▶ [The problem] Rewrite the material below with every "parked car" replaced by "stationary car", keeping everything else the same.

▶ [Task material]
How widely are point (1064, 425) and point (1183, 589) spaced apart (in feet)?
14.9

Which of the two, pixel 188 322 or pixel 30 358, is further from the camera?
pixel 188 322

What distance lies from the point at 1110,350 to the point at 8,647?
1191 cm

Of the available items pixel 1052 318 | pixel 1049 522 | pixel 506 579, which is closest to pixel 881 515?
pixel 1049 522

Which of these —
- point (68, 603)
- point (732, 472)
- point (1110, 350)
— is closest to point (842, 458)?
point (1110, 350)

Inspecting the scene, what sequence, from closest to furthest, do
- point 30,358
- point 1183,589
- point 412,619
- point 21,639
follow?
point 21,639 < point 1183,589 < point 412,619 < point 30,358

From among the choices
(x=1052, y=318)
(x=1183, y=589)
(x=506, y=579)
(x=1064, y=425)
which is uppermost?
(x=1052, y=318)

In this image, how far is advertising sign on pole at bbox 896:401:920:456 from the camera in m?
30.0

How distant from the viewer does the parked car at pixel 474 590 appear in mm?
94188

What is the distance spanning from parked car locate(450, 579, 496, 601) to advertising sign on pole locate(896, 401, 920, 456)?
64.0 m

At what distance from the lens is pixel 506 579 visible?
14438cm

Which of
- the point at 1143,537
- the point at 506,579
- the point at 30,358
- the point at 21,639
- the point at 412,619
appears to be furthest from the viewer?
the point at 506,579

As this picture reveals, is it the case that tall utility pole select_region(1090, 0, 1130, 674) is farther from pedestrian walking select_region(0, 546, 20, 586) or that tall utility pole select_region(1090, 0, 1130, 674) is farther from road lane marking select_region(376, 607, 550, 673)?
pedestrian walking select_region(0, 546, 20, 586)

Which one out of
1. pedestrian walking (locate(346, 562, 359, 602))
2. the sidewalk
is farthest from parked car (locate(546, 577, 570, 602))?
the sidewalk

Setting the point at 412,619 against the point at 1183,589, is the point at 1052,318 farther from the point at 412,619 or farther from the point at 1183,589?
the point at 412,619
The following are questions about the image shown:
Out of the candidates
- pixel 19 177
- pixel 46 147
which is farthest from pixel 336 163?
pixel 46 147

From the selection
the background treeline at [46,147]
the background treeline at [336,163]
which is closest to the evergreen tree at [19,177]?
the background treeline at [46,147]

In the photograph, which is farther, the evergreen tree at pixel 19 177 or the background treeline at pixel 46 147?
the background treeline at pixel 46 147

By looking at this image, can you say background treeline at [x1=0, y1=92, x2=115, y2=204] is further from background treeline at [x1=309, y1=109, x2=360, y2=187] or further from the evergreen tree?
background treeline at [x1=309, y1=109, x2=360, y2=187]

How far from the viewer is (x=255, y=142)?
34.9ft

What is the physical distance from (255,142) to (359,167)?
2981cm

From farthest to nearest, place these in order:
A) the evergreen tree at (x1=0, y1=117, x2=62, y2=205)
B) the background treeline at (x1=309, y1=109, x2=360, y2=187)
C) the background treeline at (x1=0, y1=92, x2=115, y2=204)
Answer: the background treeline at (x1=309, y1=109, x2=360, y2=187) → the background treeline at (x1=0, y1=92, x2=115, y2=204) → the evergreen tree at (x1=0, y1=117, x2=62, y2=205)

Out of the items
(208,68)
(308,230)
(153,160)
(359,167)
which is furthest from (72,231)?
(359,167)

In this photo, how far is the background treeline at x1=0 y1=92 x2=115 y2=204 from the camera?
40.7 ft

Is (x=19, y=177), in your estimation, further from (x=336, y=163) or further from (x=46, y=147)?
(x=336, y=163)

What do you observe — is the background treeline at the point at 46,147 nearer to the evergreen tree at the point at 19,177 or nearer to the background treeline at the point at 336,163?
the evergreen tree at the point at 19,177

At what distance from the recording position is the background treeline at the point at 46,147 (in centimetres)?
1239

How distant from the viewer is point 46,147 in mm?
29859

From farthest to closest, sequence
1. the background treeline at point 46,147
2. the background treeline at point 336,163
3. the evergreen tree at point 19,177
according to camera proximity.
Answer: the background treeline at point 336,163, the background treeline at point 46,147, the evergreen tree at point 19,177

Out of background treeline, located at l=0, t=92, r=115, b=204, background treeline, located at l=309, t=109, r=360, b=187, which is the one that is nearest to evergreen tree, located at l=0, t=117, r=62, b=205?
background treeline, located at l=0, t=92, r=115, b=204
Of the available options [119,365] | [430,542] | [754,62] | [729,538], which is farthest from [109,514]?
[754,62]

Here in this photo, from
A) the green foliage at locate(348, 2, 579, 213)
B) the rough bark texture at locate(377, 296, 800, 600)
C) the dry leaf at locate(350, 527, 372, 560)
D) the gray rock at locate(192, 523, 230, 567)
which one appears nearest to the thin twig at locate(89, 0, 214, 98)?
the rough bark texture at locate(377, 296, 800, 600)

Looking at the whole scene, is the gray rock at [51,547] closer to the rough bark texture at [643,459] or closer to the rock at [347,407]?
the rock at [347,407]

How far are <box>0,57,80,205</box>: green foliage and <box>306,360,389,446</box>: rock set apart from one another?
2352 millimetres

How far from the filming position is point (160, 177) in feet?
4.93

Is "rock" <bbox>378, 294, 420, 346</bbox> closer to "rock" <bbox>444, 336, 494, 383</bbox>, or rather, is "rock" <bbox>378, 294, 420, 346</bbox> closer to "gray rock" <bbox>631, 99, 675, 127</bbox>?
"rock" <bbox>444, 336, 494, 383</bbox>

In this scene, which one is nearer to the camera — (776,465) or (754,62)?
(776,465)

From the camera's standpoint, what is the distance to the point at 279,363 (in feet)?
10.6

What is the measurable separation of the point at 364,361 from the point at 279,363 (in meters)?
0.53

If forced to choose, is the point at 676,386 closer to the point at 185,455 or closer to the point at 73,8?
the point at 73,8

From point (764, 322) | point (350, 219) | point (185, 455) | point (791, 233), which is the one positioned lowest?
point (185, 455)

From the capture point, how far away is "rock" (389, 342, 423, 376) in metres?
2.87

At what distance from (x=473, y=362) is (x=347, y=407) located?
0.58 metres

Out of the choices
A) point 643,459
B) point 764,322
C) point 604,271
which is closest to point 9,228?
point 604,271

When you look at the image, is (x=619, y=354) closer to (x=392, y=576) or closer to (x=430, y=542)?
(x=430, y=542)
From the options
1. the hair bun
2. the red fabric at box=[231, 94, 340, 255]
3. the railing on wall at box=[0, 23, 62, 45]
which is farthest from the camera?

▶ [Solution]
How widely are point (1064, 425) and point (1183, 589) spaced apart (in feet)?
14.9

Which of the two, pixel 188 322 or pixel 30 358, is further from the camera?
pixel 188 322

What distance lies from the point at 1110,350 to the point at 8,647?
1191 cm

Of the available items pixel 1052 318 | pixel 1049 522 | pixel 506 579, which is closest to pixel 881 515?
pixel 1049 522

Which of these —
- point (68, 603)
- point (732, 472)
- point (1110, 350)
— is closest to point (842, 458)?
point (1110, 350)

Inspecting the scene, what sequence, from closest to furthest, do
- point 30,358
- point 1183,589
- point 412,619
- point 21,639
follow?
point 21,639 < point 1183,589 < point 412,619 < point 30,358

From among the choices
(x=1052, y=318)
(x=1183, y=589)
(x=506, y=579)
(x=1064, y=425)
which is uppermost?
(x=1052, y=318)

In this image, how far is advertising sign on pole at bbox 896:401:920:456 from the camera in m?
30.0

How distant from the viewer does the stationary car at pixel 474 590 appear in mm?
94188

What is the distance spanning from stationary car locate(450, 579, 496, 601) to advertising sign on pole locate(896, 401, 920, 456)?
64.0 m

At what distance from the lens is pixel 506 579 visible?
14438cm

Which of
- the point at 1143,537
- the point at 506,579
- the point at 30,358
- the point at 21,639
- the point at 412,619
appears to be furthest from the viewer?
the point at 506,579

As this picture reveals, is it the case that tall utility pole select_region(1090, 0, 1130, 674) is farther from pedestrian walking select_region(0, 546, 20, 586) or that tall utility pole select_region(1090, 0, 1130, 674) is farther from road lane marking select_region(376, 607, 550, 673)?
pedestrian walking select_region(0, 546, 20, 586)

Which one out of
1. pedestrian walking (locate(346, 562, 359, 602))
2. the sidewalk
is farthest from stationary car (locate(546, 577, 570, 602))?
the sidewalk

Setting the point at 412,619 against the point at 1183,589, is the point at 1052,318 farther from the point at 412,619 or farther from the point at 1183,589?
the point at 412,619
The following are questions about the image shown:
Out of the candidates
- pixel 19 177
- pixel 46 147
which is farthest from pixel 336 163?
pixel 46 147

From the selection
the background treeline at [46,147]
the background treeline at [336,163]
which is closest to the evergreen tree at [19,177]?
the background treeline at [46,147]

In the photograph, which is farther, the evergreen tree at pixel 19 177 or the background treeline at pixel 46 147?
the background treeline at pixel 46 147

By looking at this image, can you say background treeline at [x1=0, y1=92, x2=115, y2=204] is further from background treeline at [x1=309, y1=109, x2=360, y2=187] or further from the evergreen tree?
background treeline at [x1=309, y1=109, x2=360, y2=187]

How far from the viewer is (x=255, y=142)?
34.9ft

What is the physical distance from (255,142) to (359,167)?
2981cm

From farthest to nearest, place these in order:
A) the evergreen tree at (x1=0, y1=117, x2=62, y2=205)
B) the background treeline at (x1=309, y1=109, x2=360, y2=187)
C) the background treeline at (x1=0, y1=92, x2=115, y2=204)
Answer: the background treeline at (x1=309, y1=109, x2=360, y2=187) → the background treeline at (x1=0, y1=92, x2=115, y2=204) → the evergreen tree at (x1=0, y1=117, x2=62, y2=205)

Out of the items
(208,68)
(308,230)
(153,160)
(359,167)
which is furthest from (72,231)?
(359,167)

In this photo, how far is the background treeline at x1=0 y1=92 x2=115 y2=204 from the camera?
40.7 ft

Is (x=19, y=177), in your estimation, further from (x=336, y=163) or further from (x=46, y=147)?
(x=336, y=163)

What do you observe — is the background treeline at the point at 46,147 nearer to the evergreen tree at the point at 19,177 or nearer to the background treeline at the point at 336,163?
the evergreen tree at the point at 19,177

At what distance from the recording position is the background treeline at the point at 46,147 (in centimetres)?
1239

How distant from the viewer is point 46,147 in mm?
29859

From farthest to closest, sequence
1. the background treeline at point 46,147
2. the background treeline at point 336,163
3. the evergreen tree at point 19,177
according to camera proximity.
Answer: the background treeline at point 336,163, the background treeline at point 46,147, the evergreen tree at point 19,177

Out of background treeline, located at l=0, t=92, r=115, b=204, background treeline, located at l=309, t=109, r=360, b=187, which is the one that is nearest to evergreen tree, located at l=0, t=117, r=62, b=205?
background treeline, located at l=0, t=92, r=115, b=204
Of the available options [119,365] | [430,542] | [754,62] | [729,538], which is farthest from [109,514]?
[754,62]

Here in this photo, from
A) the green foliage at locate(348, 2, 579, 213)
B) the rough bark texture at locate(377, 296, 800, 600)
C) the dry leaf at locate(350, 527, 372, 560)
D) the gray rock at locate(192, 523, 230, 567)
which one appears nearest to the thin twig at locate(89, 0, 214, 98)?
the rough bark texture at locate(377, 296, 800, 600)

Looking at the whole scene, is the gray rock at [51,547] closer to the rough bark texture at [643,459] or closer to the rock at [347,407]?
the rock at [347,407]

How far are <box>0,57,80,205</box>: green foliage and <box>306,360,389,446</box>: rock set apart from one another?
2352 millimetres

How far from the filming position is point (160, 177) in feet?
4.93

Is "rock" <bbox>378, 294, 420, 346</bbox> closer to "rock" <bbox>444, 336, 494, 383</bbox>, or rather, is "rock" <bbox>378, 294, 420, 346</bbox> closer to "gray rock" <bbox>631, 99, 675, 127</bbox>?
"rock" <bbox>444, 336, 494, 383</bbox>

In this scene, which one is nearer to the camera — (776,465) or (754,62)?
(776,465)

From the camera's standpoint, what is the distance to the point at 279,363 (in feet)?
10.6

What is the measurable separation of the point at 364,361 from the point at 279,363 (in meters)?
0.53

If forced to choose, is the point at 676,386 closer to the point at 185,455 or closer to the point at 73,8?
the point at 73,8

From point (764, 322) | point (350, 219) | point (185, 455) | point (791, 233), which is the one positioned lowest?
point (185, 455)

From the capture point, how far away is "rock" (389, 342, 423, 376) in metres?
2.87

At what distance from (x=473, y=362) is (x=347, y=407) located?
0.58 metres

Out of the choices
A) point 643,459
B) point 764,322
C) point 604,271
which is closest to point 9,228?
point 604,271

When you look at the image, is (x=619, y=354) closer to (x=392, y=576) or closer to (x=430, y=542)?
(x=430, y=542)
From the options
1. the hair bun
2. the red fabric at box=[231, 94, 340, 255]
3. the railing on wall at box=[0, 23, 62, 45]
which is farthest from the camera?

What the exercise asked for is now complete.